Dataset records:
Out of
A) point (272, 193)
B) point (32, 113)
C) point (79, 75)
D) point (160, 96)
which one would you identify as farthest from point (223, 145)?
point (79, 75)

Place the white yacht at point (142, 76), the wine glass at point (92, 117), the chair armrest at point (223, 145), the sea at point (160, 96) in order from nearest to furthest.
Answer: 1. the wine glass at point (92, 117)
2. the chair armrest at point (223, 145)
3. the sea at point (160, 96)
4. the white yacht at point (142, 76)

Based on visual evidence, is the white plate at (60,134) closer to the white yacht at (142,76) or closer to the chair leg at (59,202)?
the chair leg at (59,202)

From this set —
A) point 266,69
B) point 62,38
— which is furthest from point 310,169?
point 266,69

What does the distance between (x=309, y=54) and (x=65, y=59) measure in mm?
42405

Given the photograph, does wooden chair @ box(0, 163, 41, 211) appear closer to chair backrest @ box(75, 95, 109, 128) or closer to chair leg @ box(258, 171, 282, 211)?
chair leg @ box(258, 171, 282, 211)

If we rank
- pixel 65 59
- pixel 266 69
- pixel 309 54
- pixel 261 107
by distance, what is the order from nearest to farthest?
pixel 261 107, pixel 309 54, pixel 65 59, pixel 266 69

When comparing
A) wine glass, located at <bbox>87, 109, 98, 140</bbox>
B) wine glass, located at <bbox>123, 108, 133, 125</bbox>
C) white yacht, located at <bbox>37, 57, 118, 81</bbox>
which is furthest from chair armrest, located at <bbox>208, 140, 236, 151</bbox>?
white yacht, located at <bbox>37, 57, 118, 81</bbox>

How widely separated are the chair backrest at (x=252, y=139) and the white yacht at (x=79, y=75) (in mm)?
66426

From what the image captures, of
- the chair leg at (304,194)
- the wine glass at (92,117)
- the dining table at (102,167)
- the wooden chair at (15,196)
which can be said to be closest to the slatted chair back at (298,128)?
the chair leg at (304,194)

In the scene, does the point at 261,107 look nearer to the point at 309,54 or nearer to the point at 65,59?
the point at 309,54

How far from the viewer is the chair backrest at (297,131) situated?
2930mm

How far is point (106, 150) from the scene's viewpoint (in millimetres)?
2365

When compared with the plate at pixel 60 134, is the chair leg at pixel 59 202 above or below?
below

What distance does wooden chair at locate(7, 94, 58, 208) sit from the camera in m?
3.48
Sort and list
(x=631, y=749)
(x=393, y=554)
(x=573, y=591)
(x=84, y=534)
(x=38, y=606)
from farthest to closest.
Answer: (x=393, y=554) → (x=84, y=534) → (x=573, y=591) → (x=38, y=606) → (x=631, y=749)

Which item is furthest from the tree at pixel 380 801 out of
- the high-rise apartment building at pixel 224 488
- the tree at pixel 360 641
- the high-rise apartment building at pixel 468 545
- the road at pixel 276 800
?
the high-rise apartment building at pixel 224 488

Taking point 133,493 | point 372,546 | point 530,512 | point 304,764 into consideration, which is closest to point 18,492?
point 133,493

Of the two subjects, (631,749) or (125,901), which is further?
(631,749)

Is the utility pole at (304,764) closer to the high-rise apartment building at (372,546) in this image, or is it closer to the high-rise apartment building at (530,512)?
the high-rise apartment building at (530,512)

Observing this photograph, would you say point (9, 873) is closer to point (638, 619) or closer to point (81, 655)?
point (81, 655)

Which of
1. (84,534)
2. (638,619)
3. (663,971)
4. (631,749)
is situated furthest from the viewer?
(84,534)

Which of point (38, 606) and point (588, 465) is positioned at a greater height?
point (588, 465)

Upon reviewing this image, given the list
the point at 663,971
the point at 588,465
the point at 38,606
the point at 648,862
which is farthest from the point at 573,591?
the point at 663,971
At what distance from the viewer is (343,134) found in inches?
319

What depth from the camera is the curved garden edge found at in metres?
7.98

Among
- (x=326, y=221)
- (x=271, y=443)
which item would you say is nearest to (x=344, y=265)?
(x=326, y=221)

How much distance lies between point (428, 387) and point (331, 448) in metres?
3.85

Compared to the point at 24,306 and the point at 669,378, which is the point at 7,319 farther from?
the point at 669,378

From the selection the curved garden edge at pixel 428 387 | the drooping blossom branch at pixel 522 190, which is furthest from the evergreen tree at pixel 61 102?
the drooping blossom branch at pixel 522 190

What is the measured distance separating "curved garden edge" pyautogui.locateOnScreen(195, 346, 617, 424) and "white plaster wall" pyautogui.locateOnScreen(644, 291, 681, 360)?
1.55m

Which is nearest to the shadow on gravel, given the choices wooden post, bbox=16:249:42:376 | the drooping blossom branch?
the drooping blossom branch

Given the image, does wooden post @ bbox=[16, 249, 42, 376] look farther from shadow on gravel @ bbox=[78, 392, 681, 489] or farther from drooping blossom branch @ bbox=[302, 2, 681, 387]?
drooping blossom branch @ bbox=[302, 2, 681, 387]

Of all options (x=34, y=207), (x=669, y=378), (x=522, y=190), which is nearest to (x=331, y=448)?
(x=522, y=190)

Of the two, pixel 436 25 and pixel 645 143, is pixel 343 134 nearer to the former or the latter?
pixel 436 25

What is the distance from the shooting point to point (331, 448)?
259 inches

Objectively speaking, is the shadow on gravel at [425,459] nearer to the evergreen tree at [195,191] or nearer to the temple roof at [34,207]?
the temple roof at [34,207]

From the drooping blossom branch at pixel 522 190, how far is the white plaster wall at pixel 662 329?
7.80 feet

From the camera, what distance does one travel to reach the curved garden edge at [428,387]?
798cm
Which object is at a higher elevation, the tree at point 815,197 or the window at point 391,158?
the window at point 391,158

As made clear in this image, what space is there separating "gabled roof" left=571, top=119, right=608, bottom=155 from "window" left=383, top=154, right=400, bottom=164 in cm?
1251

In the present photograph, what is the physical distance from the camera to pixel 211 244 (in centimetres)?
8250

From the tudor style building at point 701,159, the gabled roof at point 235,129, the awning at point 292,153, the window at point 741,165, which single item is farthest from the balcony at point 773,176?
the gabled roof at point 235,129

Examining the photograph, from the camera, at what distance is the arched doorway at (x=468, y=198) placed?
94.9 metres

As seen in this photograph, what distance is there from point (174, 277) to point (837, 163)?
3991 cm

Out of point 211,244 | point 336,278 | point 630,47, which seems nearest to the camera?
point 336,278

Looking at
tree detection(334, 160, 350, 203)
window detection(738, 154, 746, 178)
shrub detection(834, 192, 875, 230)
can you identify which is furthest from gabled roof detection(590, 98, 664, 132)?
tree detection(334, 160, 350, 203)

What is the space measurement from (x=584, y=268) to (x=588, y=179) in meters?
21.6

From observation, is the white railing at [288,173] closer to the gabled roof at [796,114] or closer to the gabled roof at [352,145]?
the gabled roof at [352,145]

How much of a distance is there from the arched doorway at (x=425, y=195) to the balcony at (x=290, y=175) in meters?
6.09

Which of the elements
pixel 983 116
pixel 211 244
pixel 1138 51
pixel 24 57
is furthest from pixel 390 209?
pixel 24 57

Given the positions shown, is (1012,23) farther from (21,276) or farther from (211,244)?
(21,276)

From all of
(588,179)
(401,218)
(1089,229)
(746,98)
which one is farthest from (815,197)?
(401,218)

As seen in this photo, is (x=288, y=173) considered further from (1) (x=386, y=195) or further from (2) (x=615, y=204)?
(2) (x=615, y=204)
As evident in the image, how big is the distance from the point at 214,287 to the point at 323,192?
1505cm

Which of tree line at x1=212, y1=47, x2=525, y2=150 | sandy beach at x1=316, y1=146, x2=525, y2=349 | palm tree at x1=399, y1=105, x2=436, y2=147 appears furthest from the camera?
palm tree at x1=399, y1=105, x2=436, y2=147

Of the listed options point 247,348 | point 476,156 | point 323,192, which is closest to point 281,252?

EXERCISE BRIEF:
How many lines in the entries above contain the word "below"? Reply with the number alone.

ANSWER FOR THE TASK:
2